## Exercise materials

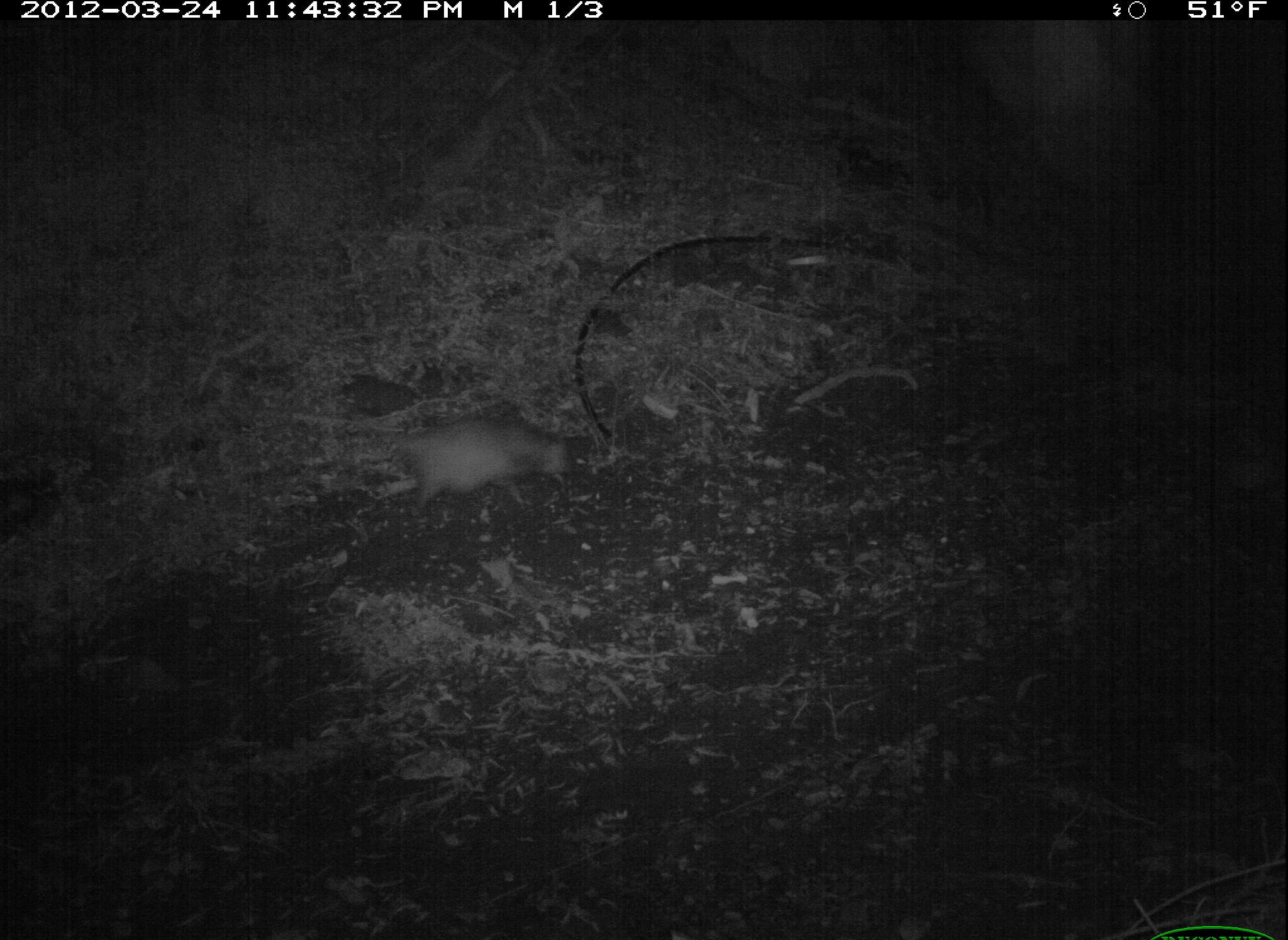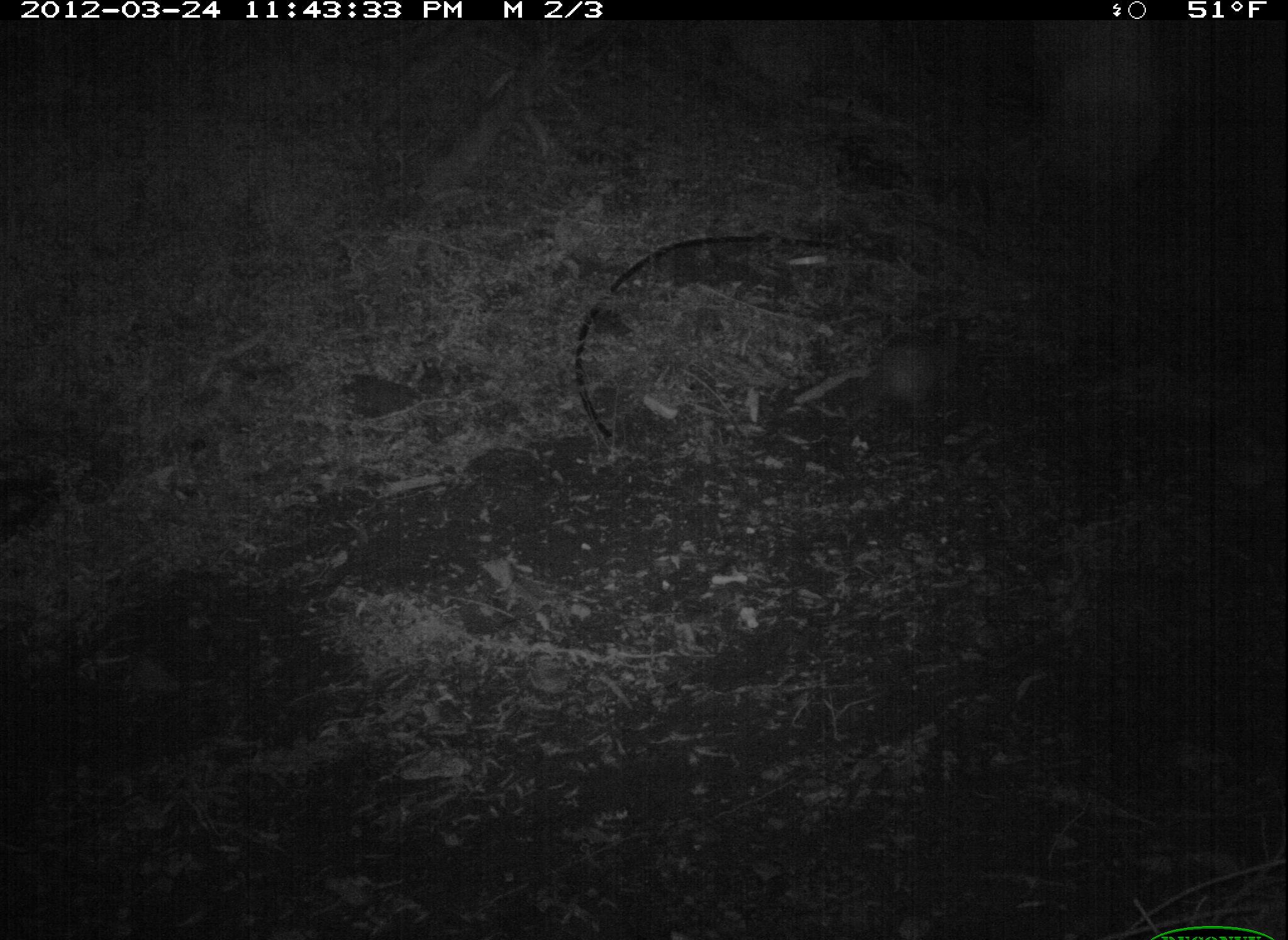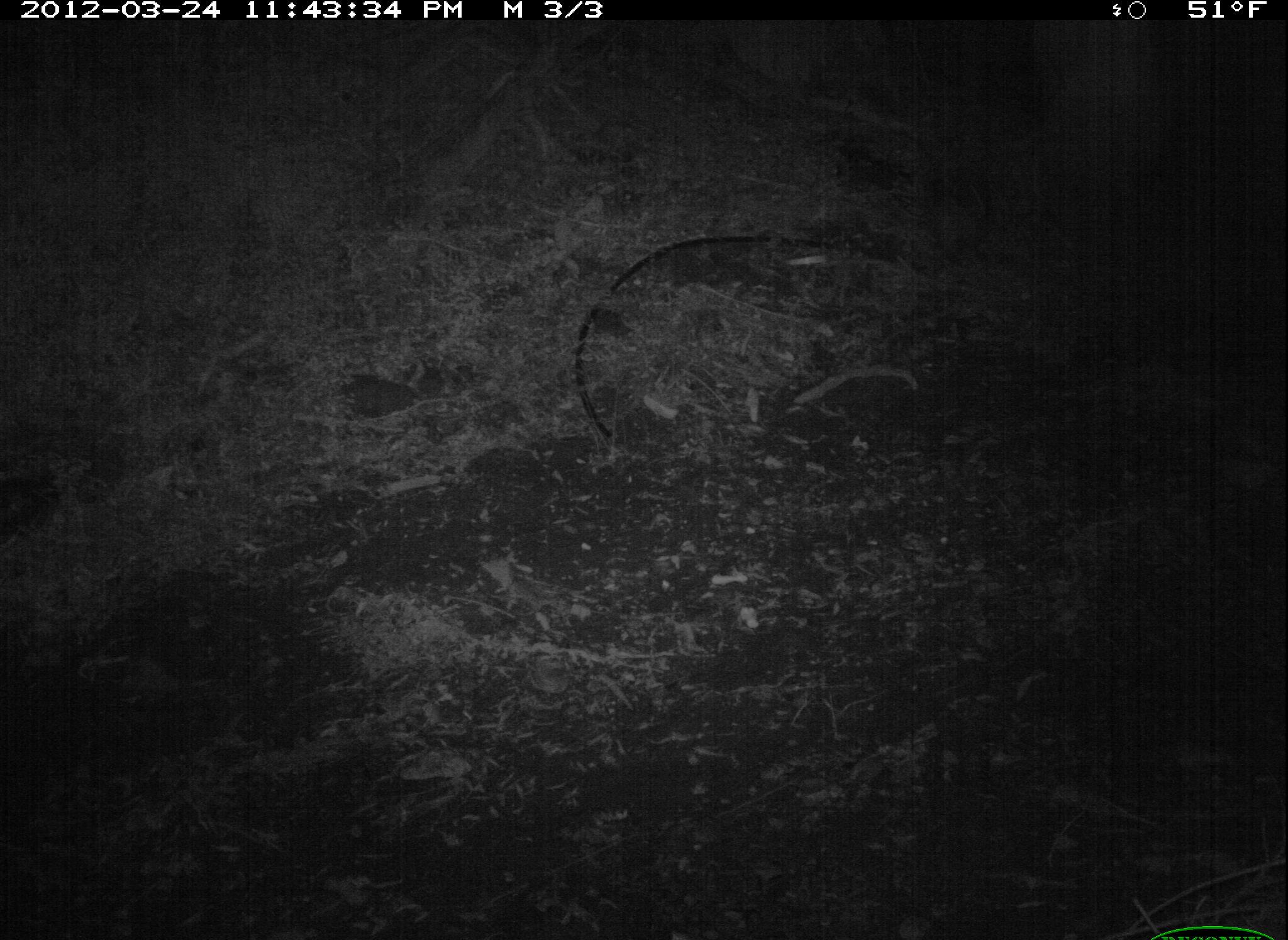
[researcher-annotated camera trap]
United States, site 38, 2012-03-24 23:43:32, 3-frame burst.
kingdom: Animalia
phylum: Chordata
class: Mammalia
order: Didelphimorphia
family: Didelphidae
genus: Didelphis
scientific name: Didelphis virginiana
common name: virginia opossum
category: opossum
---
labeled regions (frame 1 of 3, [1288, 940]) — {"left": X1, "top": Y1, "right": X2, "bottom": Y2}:
opossum: {"left": 343, "top": 409, "right": 584, "bottom": 525}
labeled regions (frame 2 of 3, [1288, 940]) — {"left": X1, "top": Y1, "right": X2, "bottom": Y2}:
opossum: {"left": 844, "top": 304, "right": 987, "bottom": 432}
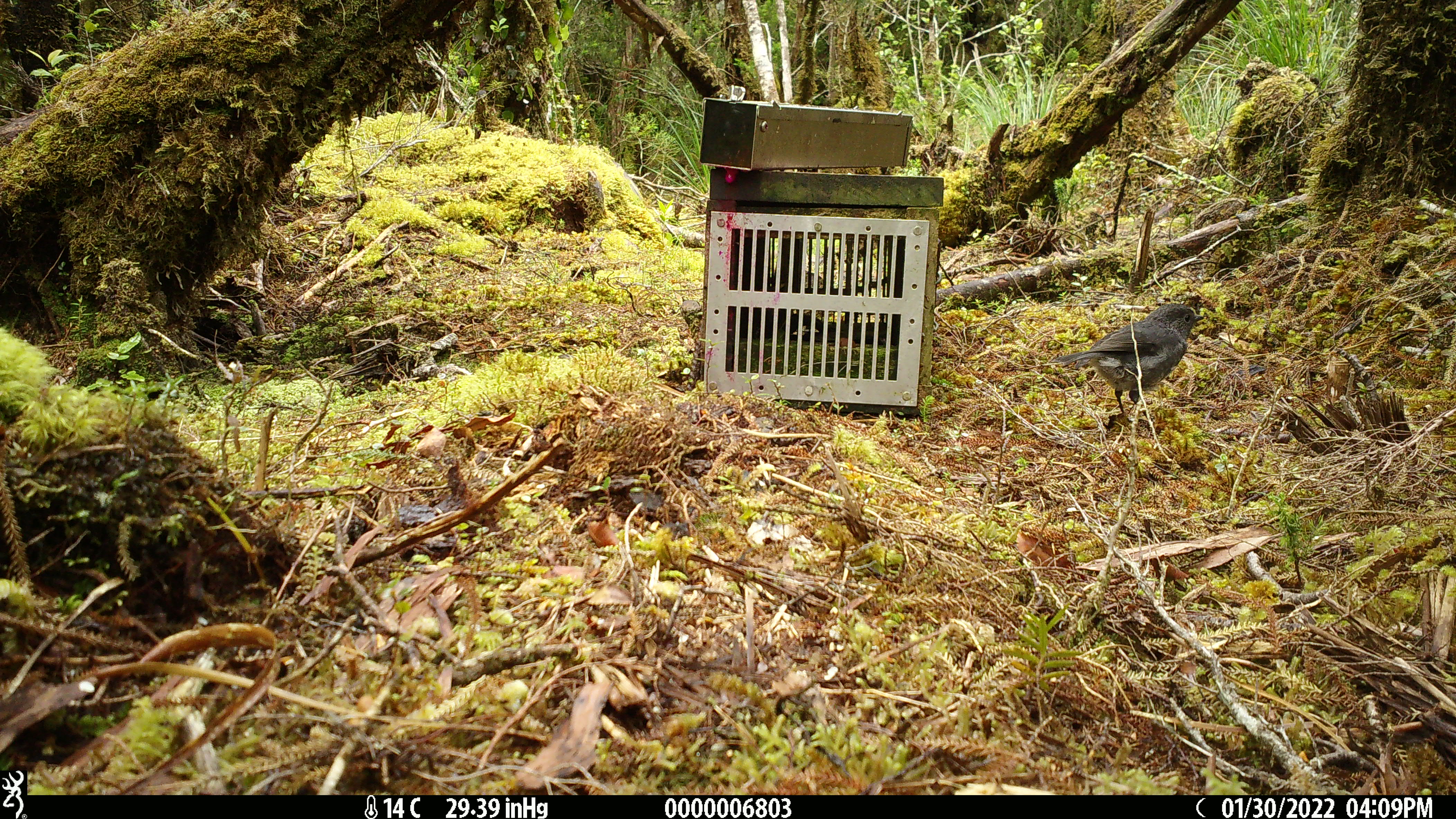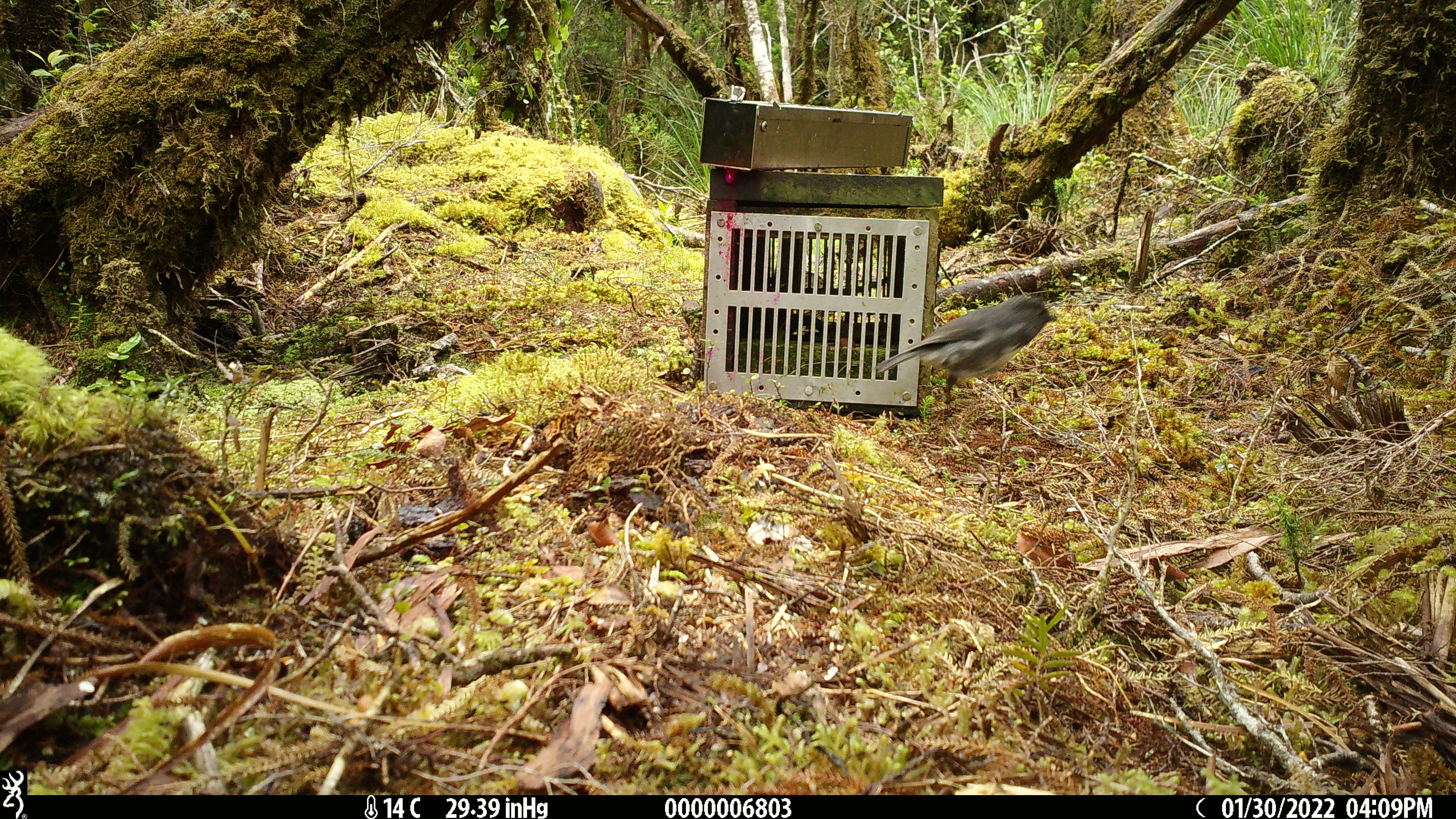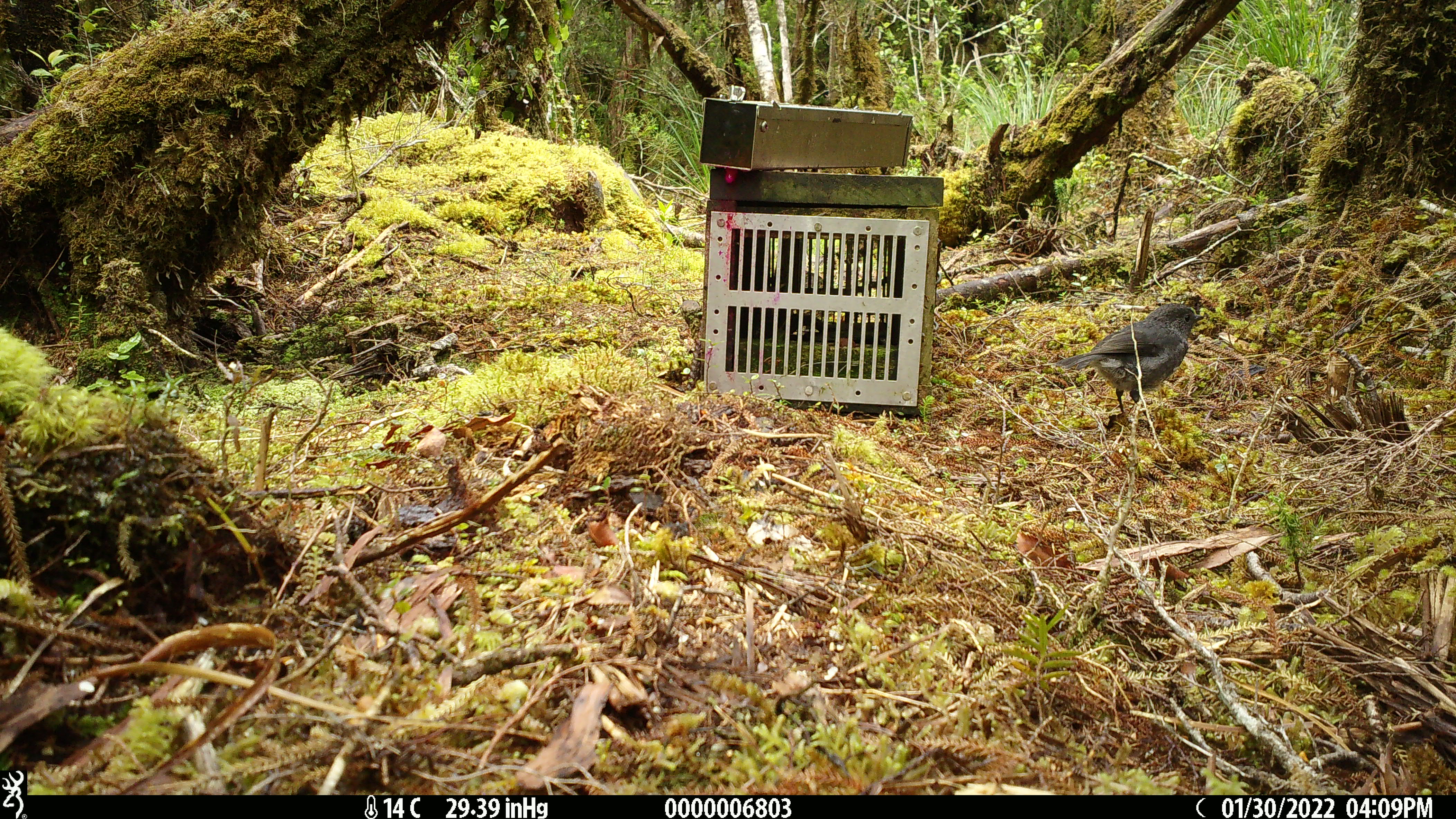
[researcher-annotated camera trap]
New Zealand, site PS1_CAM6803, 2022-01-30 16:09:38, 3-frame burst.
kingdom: Animalia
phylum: Chordata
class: Aves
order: Passeriformes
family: Petroicidae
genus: Petroica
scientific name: Petroica australis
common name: new zealand robin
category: robin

## Exercise
Skip the pictures and give the entries above again word for word.

## Response to this task
[researcher-annotated camera trap]
United States, site 38, 2012-03-24 23:43:32, 3-frame burst.
kingdom: Animalia
phylum: Chordata
class: Mammalia
order: Didelphimorphia
family: Didelphidae
genus: Didelphis
scientific name: Didelphis virginiana
common name: virginia opossum
category: opossum
---
labeled regions (frame 1 of 3, [1288, 940]) — {"left": X1, "top": Y1, "right": X2, "bottom": Y2}:
opossum: {"left": 343, "top": 409, "right": 584, "bottom": 525}
labeled regions (frame 2 of 3, [1288, 940]) — {"left": X1, "top": Y1, "right": X2, "bottom": Y2}:
opossum: {"left": 844, "top": 304, "right": 987, "bottom": 432}
[researcher-annotated camera trap]
New Zealand, site PS1_CAM6803, 2022-01-30 16:09:38, 3-frame burst.
kingdom: Animalia
phylum: Chordata
class: Aves
order: Passeriformes
family: Petroicidae
genus: Petroica
scientific name: Petroica australis
common name: new zealand robin
category: robin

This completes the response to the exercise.